In a telephone call with the AFP news agency, the PUK London representative, Dr Latif Rashid, denied that his party (PUK) had received weapons from the Iraqi government.So, to head back to Al Barger's sloppy conclusions dressed as questions to attack Congressman Dreier's veracity (as opposed to attacking Dreier's potential cluelessness), I'll paraphrase a cliche to more properly reflect realpolitik: The enemy of my enemy is somebody I'll use if I can.
Saddam's big enemy is the US, his regime is not overly threatened by Islamic radicalism or any other internal groups since he's basically crushed them all. He takes only minimal risk by covertly supporting the other US enemy, al Qaeda. This is especially true when the US is confronted with arguments at the level of Clinton's:
"We know [al Qaeda members] still have a terrorist network around the world," he said. "And we're already kind of changing the subject here, looking at Saddam Hussein, who's not going anywhere."If that type of argument [we must roll up al Qaeda and finish the War on Terrorism before thinking about regime change in Iraq] prevails, then one of Hussein's best bets is to try and make sure al Qaeda hangs around as long as possible while keeping up the confusion as to whether he is supporting them or not. [If he can pump money to the families of Palestinian suicide bombers, he can pump funds and intelligence to al Qaeda through the same channels.] And, since he is only too willing to kill Kurds, helping them kill each other by assisting Ansar Al-Islam (or even both them and the PUK) shouldn't be a surprise.

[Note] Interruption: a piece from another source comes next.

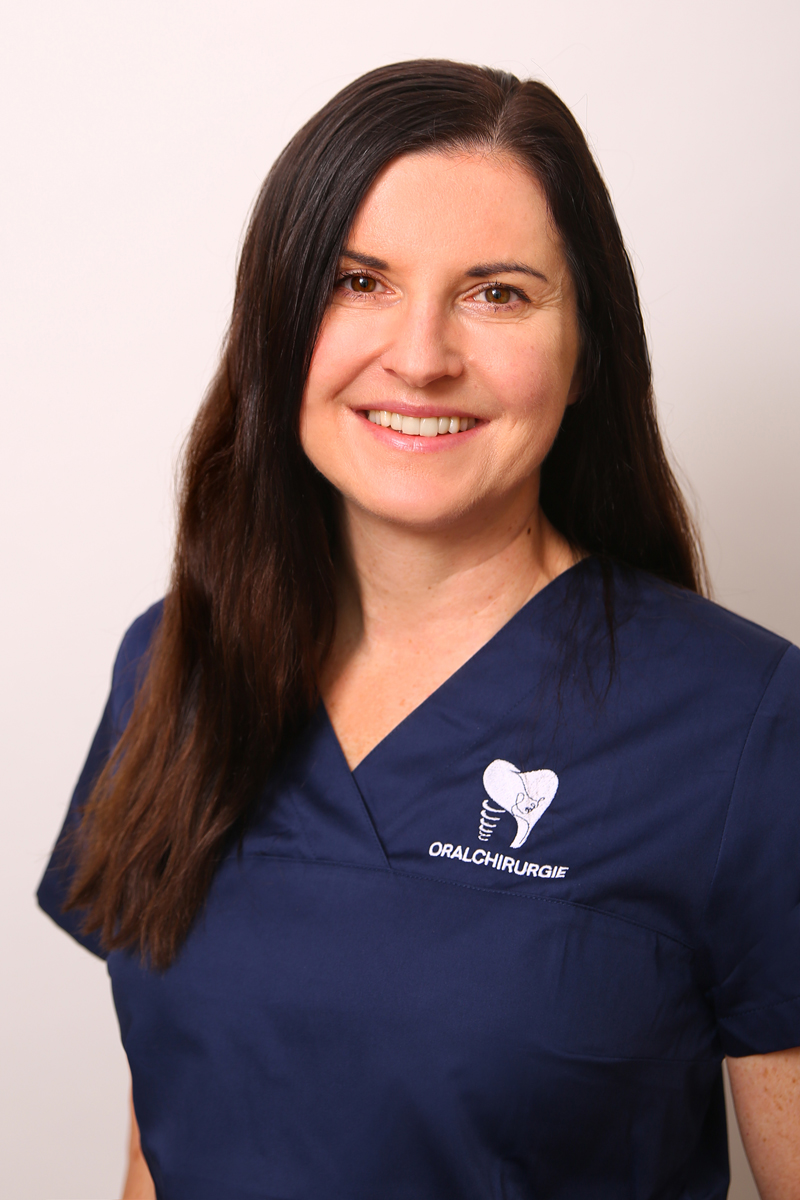 Dr. med. dent. Silvia Forler, Fachzahnärztin für Oralchirurgie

As for the Kurds being our "big allies" and the US going to war to "put Al Qaeda sympathizers in power," the KDP and PUK are already in power in Iraqi Kurdistan and mostly want to maintain their semi-autonomous situation in the northern provinces [an independent Kurdistan is not on the agenda at the moment, and both KDP and PUK have prevented the Turkish PKK (Kurdistan Workers' Party) forces from operating in Iraq], and they know there's not a chance of their comming to power over the rest of Arab Iraq, nor do they want to. There's never been a threat of Kurds taking over Iraq, they just want a regime in Baghdad that isn't out to kill them. They've just been a thorn in Saddam's side and the US keeps Saddam from exterminating them during one of his maniacal whims. Their assistance is useful mostly in that the US won't have to fight them if we attack Iraq. So the US and Iraqi Kurds use each other to some extent. (Similar considerations may apply to the Shiite "Marsh Arabs" in Southern Iraq.)
Sunday, September 15, 2002
Charles Austin finds a one-liner by Billy McKinney that reveals "the problem in a nutshell with the DNC these days."
Paul Wright lays out in whithering detail the aging 60's radicals' fossilized world view and how they are trying to use it to induce political paralysis.
Last week Howell Raines, the editor of the New York Times no less, used Vietnam to twice trump discomfiting questioning on The News Hour, when asked why the NYT was running a campaign against the war, instead of just reporting it. Can you imagine the scorn a young Raines would have heaped on some 60 year old in 1964, who was trying to use a 40 year old war to explain Vietnam? But that is what Raines wants to do. His credentials as an anti-Vietnam protester have somehow proofed him against irrelevancy and fogiedom.So, how do the fogies plan to stop the US and its Anglosphere allies?
Simple: shift the rules, and keep shifting them. The People’s Revolution has moved out of the basement and into the newspapers and the Senate Committee Room. Power to the People is now served by delay, equivalence, exploiting the balance of votes on the floor.